Eating habits and colorectal cancer
- M Nishi
- K Yoshida
- K Hirata
- H Miyake
- Corresponding author:
Published online on: Monday, September 1, 1997
In order to investigate the relation between the occurrence of colorectal cancer and food consumption in Hokkaido, Japan, etiological factors of colorectal cancer were investigated through an ecologic study using official food consumption and mortality statistics concerning colorectal cancer, and through a community-based case-control study. The ratio of 'animal foods' to 'plant foods' and that of 'animal protein' to 'plant protein' had a significant correlation with the mortality rate in colorectal cancer.

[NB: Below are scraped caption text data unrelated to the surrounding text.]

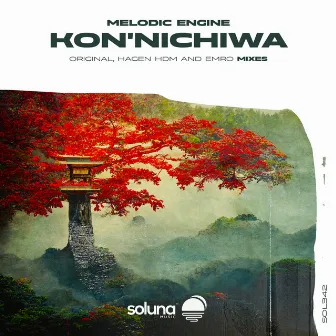 Kon'nichiwa by Melodic Engine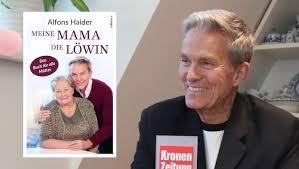 Neues Buch geschrieben - Alfons Haiders Hommage an die Liebe und seine Mama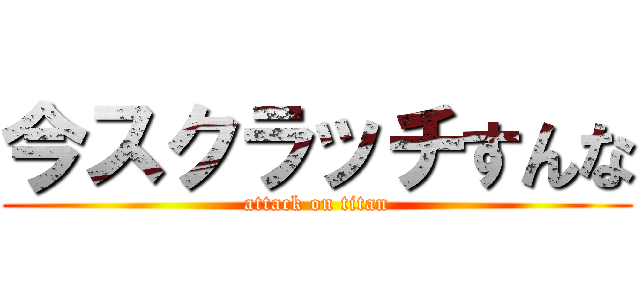 今スクラッチすんな (attack on titan)
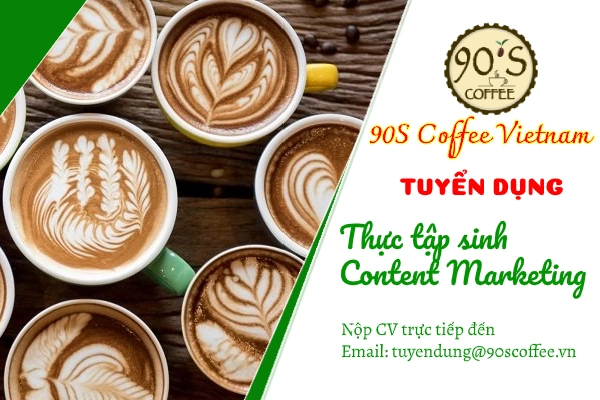 90S Coffee tuyển thực tập sinh content marketing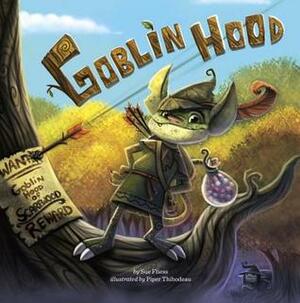 Goblin Hood by Sue Fliess, Piper Thibodeau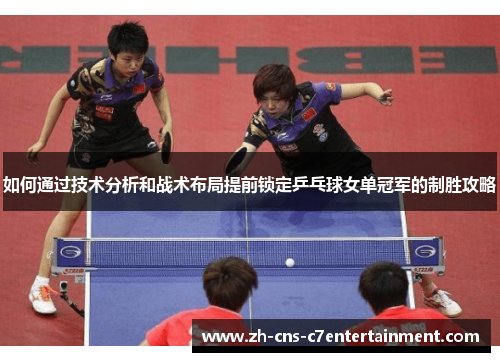 如何通过技术分析和战术布局提前锁定乒乓球女单冠军的制胜攻略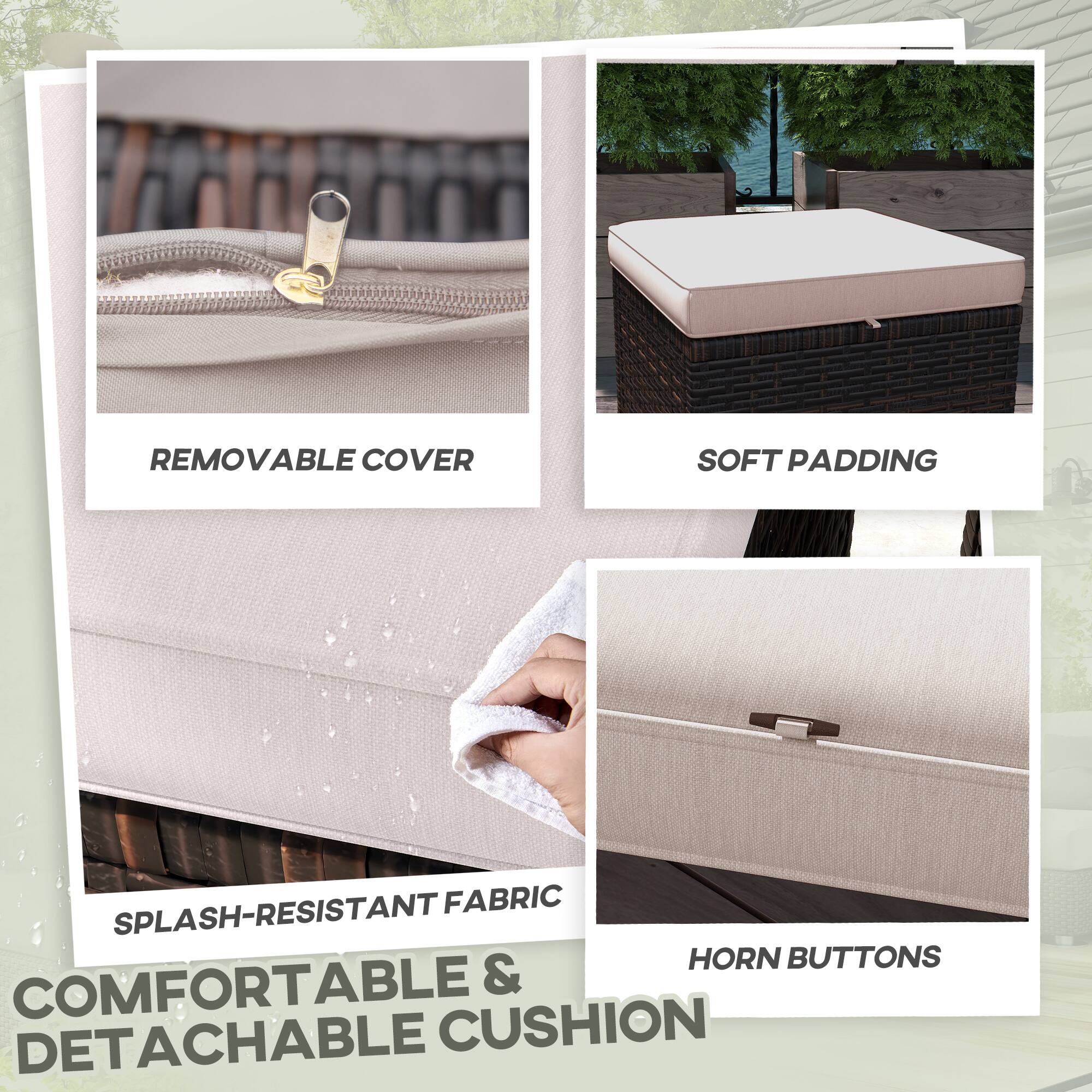 COMFORTABLE & DETACHABLE CUSHION
REMOVABLE COVER
SOFT PADDING
SPLASH-RESISTANT FABRIC
HORN BUTTONS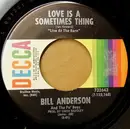 7inch Vinyl Single - Bill Anderson - Love Is A Sometimes Thing / And I'm Still Missing You
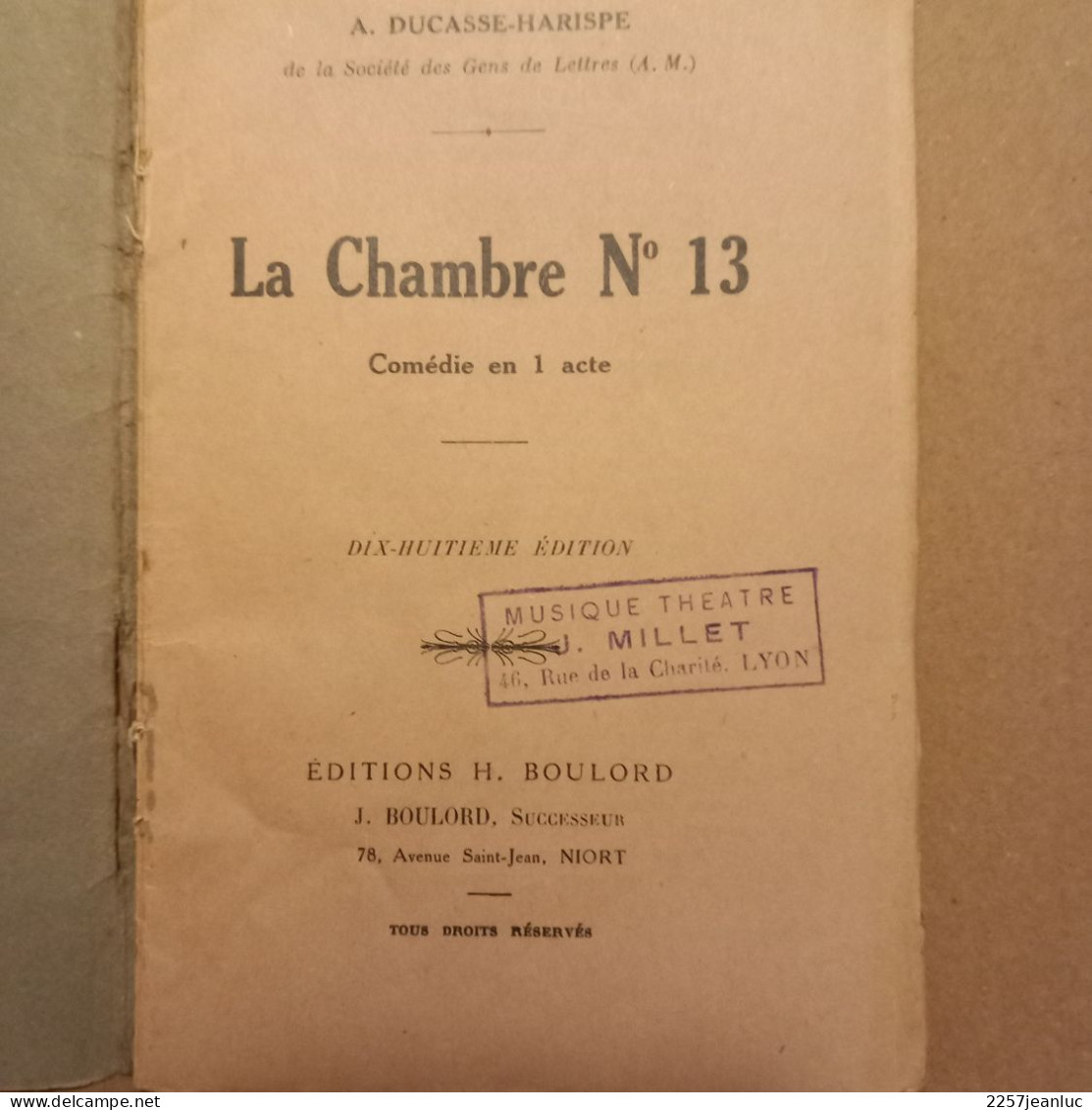 Livret  La Chambre N: 13 Comédie En 1 Acte  A Ducasse Haristepe  Editions H Boulord Niort - Auteurs Français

The percentage of fat energy was much more contributory than the absolute amount of fat. Traditional Japanese foods tended to prevent while Western foods tended to promote colorectal cancer. Odds ratios for Japanese foods were low for colon cancer, and those for Western foods were high for rectum cancer. Relative amounts of foods are more contributory than their absolute amounts. An increase of colorectal cancer in Japanese people may be attributable to the increase in the relative amounts of Western foods. Reduction of the ratio of animal foods to plant foods (i.e., a reduction in relative amounts of Western foods or an increase in relative amounts of Japanese foods) may lend to the prevention of colorectal cancer.